Comparative Analysis of Data Normalization Effects on RFMBased Customer Segmentation Using K-Means and DBSCAN

Nabilah Zahra; Tyas Arum; Zerafica  Patriawan; Dwika  Pertiwi; Much Muslim

Authors

Nabilah Aulia Zahra Department of Computer Science, Universitas Negeri Semarang, Indonesia
Tyas Sekar Arum Department of Computer Science, Universitas Negeri Semarang, Indonesia
Zerafica Adhyasti Dinar Patriawan Department of Computer Science, Universitas Negeri Semarang, Indonesia
Dwika Ananda Agustina Pertiwi Department of Technology Management, Universiti Tun Hussein Onn Malaysia, Malaysia
Much Aziz Muslim Department of Computer Science, Universitas Negeri Semarang, Indonesia

Keywords:

DBSCAN algorithm, K-Means algorithm, Data normalization, RFM analysis, Customer segmentation

Abstract

Customer segmentation is a widely used approach to understand customer transaction patterns and support the development of more effective business strategies. Recency, Frequency, and Monetary (RFM) analysis followed by clustering techniques is a common method applied for this purpose. However, previous research results still show very diverse results regarding the effect of data normalization on clustering quality, especially in the use of different datasets and algorithms.
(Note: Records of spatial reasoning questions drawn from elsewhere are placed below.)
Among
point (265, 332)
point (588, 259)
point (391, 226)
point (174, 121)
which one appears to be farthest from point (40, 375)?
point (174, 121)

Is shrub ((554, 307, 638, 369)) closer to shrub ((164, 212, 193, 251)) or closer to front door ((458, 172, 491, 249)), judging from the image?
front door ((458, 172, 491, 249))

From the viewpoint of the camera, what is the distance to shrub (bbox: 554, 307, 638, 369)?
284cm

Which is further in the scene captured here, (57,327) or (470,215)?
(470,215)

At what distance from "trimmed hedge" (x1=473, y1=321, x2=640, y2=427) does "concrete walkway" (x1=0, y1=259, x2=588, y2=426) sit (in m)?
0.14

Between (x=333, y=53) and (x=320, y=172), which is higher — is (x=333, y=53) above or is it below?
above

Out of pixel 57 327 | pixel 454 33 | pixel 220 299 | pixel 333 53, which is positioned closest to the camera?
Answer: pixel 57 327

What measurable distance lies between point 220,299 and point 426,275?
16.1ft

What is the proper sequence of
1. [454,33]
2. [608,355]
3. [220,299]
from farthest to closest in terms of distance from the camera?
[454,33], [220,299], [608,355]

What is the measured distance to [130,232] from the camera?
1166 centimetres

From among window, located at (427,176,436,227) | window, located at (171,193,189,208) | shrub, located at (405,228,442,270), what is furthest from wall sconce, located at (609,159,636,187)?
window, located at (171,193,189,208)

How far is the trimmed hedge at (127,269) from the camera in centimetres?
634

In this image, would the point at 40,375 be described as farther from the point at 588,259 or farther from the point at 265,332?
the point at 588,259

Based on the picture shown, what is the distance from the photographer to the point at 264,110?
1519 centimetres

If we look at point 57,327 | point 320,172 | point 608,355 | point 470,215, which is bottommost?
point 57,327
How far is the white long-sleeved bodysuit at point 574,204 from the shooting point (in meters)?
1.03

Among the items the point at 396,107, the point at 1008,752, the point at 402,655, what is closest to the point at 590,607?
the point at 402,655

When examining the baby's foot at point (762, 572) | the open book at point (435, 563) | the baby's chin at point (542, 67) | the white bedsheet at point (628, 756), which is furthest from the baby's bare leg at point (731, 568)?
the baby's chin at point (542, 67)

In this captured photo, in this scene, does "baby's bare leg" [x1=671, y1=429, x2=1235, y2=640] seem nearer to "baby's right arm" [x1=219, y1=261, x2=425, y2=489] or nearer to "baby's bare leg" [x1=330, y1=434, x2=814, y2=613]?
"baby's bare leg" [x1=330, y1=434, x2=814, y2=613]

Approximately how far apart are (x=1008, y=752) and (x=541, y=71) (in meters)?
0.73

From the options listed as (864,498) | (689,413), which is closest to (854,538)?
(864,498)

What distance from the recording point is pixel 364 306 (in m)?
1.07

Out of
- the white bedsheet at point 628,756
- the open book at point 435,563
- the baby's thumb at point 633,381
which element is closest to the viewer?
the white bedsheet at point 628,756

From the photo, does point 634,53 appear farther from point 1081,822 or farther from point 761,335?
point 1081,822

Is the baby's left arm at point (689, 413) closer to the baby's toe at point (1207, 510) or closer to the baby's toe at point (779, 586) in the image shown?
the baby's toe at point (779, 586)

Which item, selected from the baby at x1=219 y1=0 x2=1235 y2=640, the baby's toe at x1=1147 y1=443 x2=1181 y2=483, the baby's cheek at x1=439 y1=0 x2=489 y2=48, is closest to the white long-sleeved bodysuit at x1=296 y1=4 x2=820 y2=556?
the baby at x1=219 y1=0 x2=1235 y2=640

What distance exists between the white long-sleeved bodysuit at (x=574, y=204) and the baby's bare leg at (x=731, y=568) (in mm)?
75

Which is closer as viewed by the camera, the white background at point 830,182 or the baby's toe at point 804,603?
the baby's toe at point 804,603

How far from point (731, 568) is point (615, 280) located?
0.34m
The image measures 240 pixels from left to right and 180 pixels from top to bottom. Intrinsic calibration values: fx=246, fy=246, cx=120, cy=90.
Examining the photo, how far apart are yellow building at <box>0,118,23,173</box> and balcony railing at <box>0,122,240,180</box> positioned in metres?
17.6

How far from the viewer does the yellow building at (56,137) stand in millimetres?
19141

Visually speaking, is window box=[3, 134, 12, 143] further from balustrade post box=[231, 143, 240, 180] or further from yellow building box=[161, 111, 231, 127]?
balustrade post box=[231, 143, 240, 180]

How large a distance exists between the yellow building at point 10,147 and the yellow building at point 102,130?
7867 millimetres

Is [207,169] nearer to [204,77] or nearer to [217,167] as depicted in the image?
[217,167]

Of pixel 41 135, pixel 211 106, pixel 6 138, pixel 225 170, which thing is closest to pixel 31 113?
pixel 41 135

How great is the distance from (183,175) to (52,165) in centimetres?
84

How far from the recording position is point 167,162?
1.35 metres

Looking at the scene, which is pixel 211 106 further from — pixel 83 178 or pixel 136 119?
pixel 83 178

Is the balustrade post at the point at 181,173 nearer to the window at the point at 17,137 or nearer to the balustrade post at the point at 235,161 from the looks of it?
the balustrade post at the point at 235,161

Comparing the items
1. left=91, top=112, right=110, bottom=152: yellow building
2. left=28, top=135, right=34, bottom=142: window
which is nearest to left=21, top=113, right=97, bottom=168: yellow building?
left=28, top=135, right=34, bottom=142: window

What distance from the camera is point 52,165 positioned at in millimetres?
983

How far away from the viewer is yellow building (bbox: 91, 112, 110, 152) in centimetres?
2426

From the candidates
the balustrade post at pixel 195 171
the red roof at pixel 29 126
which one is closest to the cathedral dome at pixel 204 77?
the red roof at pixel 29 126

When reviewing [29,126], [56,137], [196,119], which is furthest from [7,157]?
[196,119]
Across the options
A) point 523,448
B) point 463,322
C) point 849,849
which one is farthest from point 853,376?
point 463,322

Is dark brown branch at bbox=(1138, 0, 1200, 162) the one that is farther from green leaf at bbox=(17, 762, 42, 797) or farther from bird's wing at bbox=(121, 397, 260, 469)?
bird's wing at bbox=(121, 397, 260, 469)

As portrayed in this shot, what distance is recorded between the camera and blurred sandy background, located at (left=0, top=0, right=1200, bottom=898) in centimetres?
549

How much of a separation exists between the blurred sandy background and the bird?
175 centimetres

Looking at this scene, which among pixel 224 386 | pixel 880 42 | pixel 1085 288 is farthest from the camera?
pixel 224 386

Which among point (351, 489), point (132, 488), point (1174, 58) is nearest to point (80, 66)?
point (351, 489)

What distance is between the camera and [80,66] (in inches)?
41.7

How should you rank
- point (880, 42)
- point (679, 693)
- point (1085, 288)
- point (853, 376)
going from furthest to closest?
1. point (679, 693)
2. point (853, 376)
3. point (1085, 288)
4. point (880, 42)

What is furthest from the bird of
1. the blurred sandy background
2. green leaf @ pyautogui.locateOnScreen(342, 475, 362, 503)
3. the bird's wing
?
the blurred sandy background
This study aims to analyze the effect of data normalization on RFM-based customer segmentation using the K-Means and DBSCAN algorithms. The analysis was conducted on two transaction datasets, namely Online Retail II and TransJakarta, using three pre-processing scenarios, namely without normalization, Min-Max normalization, and Z-Score normalization. Then, the cluster quality was evaluated using the Silhouette Score and Davies–Bouldin Index (DBI). In the Online Retail II dataset, K-Means produced the best performance without normalization with a Silhouette Score value of 0.9845, while DBSCAN was only able to form valid clusters after applying Z-Score normalization. On the TransJakarta dataset, the best performance of both algorithms was also achieved on unnormalized data, while DBSCAN was able to identify up to 20 clusters along with a number of noise points. These findings demonstrate that the effect of normalization is not always uniform across datasets and clustering methods. By comparing three normalization scenarios on two datasets with different transaction characteristics, this study provides empirical evidence on the importance of tailoring preprocessing strategies to the data characteristics and algorithm mechanisms used.